Data to process
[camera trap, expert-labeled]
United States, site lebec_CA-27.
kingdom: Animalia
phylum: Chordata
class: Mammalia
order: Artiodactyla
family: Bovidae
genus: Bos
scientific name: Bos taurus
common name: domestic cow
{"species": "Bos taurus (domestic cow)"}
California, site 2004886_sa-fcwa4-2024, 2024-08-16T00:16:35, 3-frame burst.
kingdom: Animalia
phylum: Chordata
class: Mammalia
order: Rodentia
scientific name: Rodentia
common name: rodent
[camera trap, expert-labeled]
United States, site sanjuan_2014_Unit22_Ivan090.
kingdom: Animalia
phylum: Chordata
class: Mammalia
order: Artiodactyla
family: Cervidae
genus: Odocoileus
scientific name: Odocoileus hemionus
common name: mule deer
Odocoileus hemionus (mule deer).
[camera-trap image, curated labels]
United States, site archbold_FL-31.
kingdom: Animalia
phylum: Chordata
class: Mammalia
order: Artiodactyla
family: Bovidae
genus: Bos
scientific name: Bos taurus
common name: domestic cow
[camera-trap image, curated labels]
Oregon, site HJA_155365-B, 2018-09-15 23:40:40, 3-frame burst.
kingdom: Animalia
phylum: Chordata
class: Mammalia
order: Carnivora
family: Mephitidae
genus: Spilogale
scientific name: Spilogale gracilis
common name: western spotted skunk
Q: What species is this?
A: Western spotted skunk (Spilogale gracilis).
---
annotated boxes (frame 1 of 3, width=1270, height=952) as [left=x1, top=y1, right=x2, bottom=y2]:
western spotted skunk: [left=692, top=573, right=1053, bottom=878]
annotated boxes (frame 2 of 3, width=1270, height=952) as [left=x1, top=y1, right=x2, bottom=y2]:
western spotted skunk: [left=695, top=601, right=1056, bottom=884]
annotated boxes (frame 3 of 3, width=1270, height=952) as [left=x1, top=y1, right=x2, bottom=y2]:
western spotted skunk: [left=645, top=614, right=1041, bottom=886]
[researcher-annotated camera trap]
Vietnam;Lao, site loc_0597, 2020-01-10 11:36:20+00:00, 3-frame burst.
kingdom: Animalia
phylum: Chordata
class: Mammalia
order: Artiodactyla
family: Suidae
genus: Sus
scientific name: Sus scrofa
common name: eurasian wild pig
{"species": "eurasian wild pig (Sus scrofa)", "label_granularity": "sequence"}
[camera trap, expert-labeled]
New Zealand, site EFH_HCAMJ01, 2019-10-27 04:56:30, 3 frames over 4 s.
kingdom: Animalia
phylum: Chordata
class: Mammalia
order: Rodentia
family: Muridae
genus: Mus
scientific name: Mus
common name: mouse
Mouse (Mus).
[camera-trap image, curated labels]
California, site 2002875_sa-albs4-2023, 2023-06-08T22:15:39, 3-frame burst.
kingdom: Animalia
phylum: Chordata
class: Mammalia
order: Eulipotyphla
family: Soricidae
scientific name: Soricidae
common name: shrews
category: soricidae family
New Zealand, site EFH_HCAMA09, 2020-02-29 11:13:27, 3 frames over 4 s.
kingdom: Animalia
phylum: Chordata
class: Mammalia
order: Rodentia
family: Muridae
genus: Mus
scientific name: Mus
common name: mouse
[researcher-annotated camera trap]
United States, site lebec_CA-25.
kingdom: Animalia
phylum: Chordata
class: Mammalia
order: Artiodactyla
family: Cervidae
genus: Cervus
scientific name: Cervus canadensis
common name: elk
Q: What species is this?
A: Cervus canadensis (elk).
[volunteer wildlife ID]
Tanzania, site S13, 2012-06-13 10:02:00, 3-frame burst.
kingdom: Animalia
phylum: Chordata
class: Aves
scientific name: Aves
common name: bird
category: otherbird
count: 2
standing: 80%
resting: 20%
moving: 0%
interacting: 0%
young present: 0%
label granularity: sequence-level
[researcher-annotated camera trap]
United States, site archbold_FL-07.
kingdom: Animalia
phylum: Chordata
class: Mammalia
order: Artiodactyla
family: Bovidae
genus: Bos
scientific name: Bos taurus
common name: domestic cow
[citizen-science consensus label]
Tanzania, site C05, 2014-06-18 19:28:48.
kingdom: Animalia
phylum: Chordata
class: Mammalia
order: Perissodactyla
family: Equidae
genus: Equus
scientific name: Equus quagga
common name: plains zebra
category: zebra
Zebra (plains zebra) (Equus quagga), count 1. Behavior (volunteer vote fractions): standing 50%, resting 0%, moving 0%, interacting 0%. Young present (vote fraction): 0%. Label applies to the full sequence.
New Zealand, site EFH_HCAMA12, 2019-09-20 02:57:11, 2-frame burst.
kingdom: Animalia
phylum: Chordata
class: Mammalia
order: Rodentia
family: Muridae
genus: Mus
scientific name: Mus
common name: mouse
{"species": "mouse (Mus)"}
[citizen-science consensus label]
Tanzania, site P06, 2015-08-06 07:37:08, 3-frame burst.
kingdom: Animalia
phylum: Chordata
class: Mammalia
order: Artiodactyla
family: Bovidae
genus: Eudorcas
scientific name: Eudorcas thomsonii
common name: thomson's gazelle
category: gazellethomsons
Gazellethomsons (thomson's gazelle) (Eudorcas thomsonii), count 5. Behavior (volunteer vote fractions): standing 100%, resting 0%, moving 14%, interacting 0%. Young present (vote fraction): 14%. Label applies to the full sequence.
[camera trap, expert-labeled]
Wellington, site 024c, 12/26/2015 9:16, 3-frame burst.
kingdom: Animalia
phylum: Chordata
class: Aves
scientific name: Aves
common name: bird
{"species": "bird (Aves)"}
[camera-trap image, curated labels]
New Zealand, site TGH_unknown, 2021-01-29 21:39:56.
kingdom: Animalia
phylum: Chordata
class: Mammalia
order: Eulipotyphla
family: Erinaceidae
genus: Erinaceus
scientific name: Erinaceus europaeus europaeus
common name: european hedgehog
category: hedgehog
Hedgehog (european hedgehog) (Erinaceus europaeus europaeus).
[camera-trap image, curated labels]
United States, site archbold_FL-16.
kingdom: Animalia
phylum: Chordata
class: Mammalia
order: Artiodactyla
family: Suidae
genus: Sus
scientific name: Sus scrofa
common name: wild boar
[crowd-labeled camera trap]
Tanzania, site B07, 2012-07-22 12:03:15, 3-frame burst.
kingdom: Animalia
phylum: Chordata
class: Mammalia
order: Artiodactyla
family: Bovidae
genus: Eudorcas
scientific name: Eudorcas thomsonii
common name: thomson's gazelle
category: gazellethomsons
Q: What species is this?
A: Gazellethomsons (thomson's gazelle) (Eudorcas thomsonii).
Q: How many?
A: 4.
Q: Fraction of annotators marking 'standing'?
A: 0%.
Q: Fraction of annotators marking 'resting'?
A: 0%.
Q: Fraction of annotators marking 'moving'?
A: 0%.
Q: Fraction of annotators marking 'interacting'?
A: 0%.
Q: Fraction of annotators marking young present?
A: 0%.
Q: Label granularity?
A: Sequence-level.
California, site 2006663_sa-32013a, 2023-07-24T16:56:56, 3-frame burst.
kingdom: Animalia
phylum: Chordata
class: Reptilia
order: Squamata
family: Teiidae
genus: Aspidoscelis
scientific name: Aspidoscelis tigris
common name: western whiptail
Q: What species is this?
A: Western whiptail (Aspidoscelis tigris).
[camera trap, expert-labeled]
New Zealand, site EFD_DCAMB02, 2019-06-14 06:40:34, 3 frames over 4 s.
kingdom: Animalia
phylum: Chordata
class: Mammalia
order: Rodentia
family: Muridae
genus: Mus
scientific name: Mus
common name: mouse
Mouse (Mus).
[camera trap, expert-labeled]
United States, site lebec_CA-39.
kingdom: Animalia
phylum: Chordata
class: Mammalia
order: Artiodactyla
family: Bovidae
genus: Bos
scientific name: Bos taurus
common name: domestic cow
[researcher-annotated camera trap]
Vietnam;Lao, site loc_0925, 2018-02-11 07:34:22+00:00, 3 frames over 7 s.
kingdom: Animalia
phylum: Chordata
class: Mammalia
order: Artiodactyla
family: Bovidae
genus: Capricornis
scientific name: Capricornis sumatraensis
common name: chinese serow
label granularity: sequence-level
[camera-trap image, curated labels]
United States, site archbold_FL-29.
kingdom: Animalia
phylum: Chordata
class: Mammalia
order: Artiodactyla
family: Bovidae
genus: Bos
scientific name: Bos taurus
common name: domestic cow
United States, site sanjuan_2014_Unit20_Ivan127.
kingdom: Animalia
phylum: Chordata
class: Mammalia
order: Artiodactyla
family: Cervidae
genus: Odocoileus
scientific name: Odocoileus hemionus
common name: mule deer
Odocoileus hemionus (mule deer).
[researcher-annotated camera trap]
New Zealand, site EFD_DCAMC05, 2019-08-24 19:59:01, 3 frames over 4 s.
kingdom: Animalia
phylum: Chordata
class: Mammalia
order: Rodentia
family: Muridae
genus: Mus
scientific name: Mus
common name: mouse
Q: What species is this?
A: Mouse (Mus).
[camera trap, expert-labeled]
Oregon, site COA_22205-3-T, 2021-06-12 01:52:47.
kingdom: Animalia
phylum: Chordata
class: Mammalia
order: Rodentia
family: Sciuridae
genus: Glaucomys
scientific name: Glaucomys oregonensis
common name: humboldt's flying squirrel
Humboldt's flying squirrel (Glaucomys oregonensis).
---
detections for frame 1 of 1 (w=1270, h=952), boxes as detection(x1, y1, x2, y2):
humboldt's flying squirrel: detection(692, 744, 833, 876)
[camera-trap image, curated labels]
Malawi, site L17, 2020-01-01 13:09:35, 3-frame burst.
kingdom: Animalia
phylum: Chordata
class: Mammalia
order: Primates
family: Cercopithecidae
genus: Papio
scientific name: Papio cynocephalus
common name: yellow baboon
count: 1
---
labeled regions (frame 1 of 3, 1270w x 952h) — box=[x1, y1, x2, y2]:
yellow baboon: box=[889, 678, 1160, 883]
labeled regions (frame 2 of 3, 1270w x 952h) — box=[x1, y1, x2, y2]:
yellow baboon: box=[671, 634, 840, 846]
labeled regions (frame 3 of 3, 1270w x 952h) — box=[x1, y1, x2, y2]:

Instructions to follow
For each line in the entries that holds "over", return that line.

Exercise answer
New Zealand, site EFH_HCAMJ01, 2019-10-27 04:56:30, 3 frames over 4 s.
New Zealand, site EFH_HCAMA09, 2020-02-29 11:13:27, 3 frames over 4 s.
New Zealand, site EFD_DCAMB02, 2019-06-14 06:40:34, 3 frames over 4 s.
Vietnam;Lao, site loc_0925, 2018-02-11 07:34:22+00:00, 3 frames over 7 s.
New Zealand, site EFD_DCAMC05, 2019-08-24 19:59:01, 3 frames over 4 s.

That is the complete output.